» About this task
Without any pictures, copy the records below once more, exactly as they are.

» Supplied material
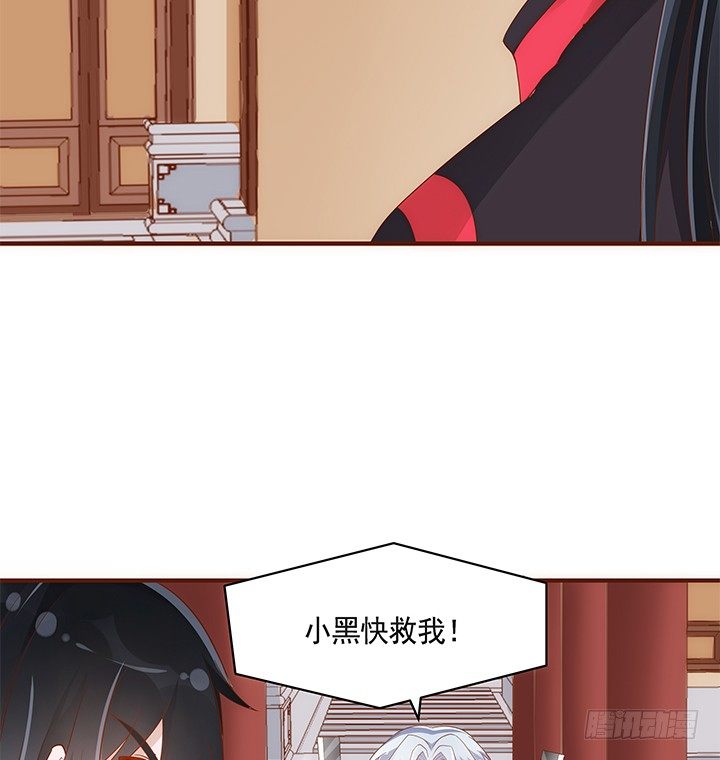 41话 我祝福你们两个20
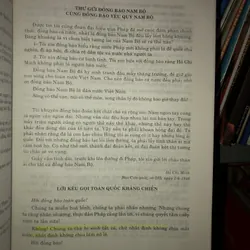 Chủ tịch Hồ Chí Minh sống mãi trong sự nghiệp của chúng ta 719439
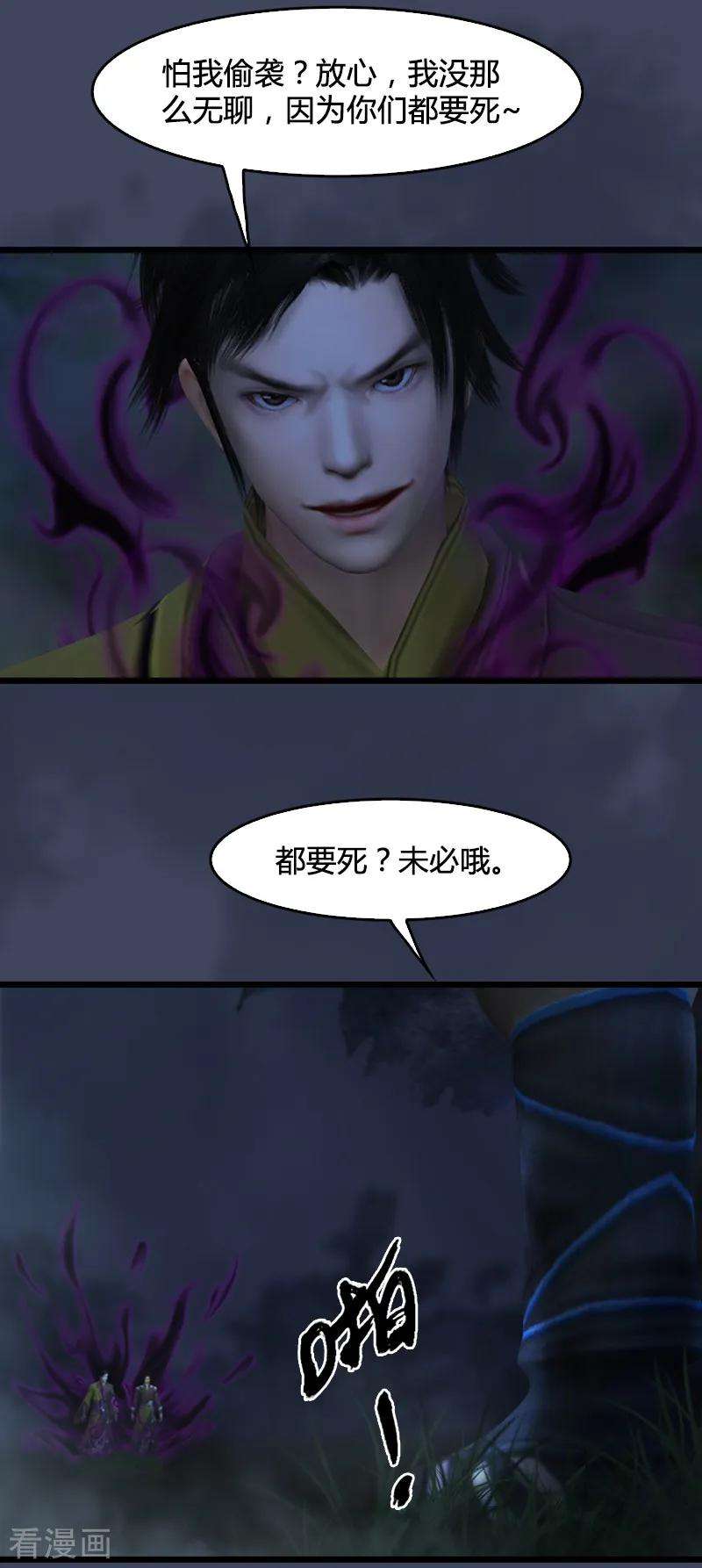 11.jpg
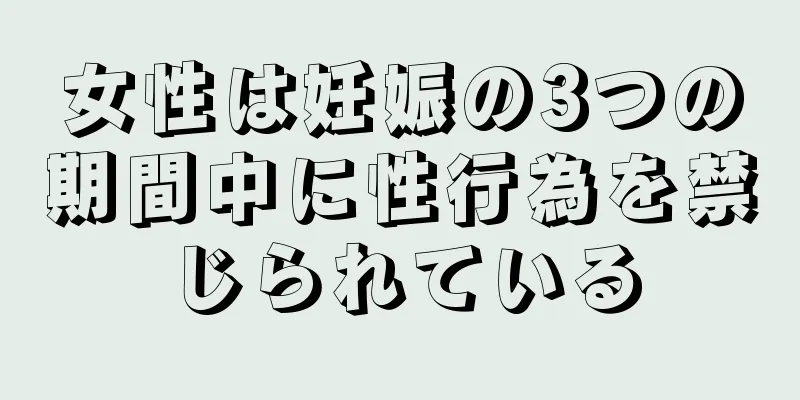 女性は妊娠の3つの期間中に性行為を禁じられている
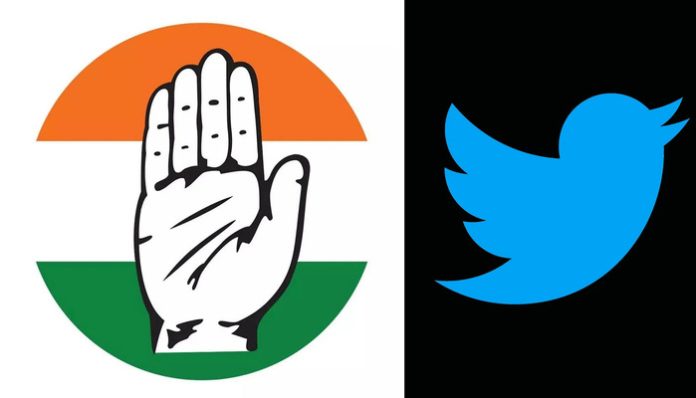 Congress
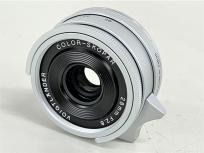 COSINA VOIGTLANDER フォクトレンダー COLOR-SKOPAR 28mm F2.8 VMマウント カメラ周辺機器の買取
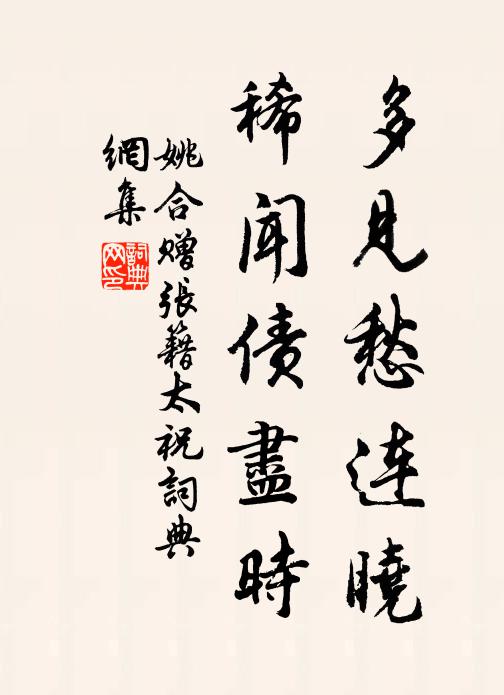 姚合多见愁连晓，稀闻债尽时书法作品欣赏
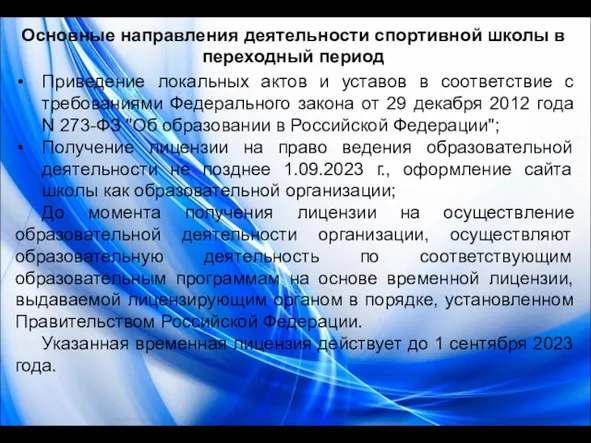 Основные направления деятельности спортивной школы в переходный период Приведение локальных актов и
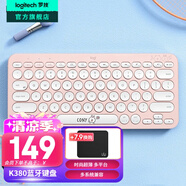 羅技（Logitech）時(shí)尚系列K380藍(lán)牙鍵盤 無線鍵盤Mac筆記本平板IPAD電腦靜音鍵盤安卓手機(jī)多設(shè)備超薄家用巧克力按鍵 LINE FRIENDS可妮兔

» Answer box
 41话 我祝福你们两个20
 Chủ tịch Hồ Chí Minh sống mãi trong sự nghiệp của chúng ta 719439
 11.jpg
 女性は妊娠の3つの期間中に性行為を禁じられている
 Congress
 COSINA VOIGTLANDER フォクトレンダー COLOR-SKOPAR 28mm F2.8 VMマウント カメラ周辺機器の買取
 姚合多见愁连晓，稀闻债尽时书法作品欣赏
 Основные направления деятельности спортивной школы в переходный период Приведение локальных актов и
 羅技（Logitech）時(shí)尚系列K380藍(lán)牙鍵盤 無線鍵盤Mac筆記本平板IPAD電腦靜音鍵盤安卓手機(jī)多設(shè)備超薄家用巧克力按鍵 LINE FRIENDS可妮兔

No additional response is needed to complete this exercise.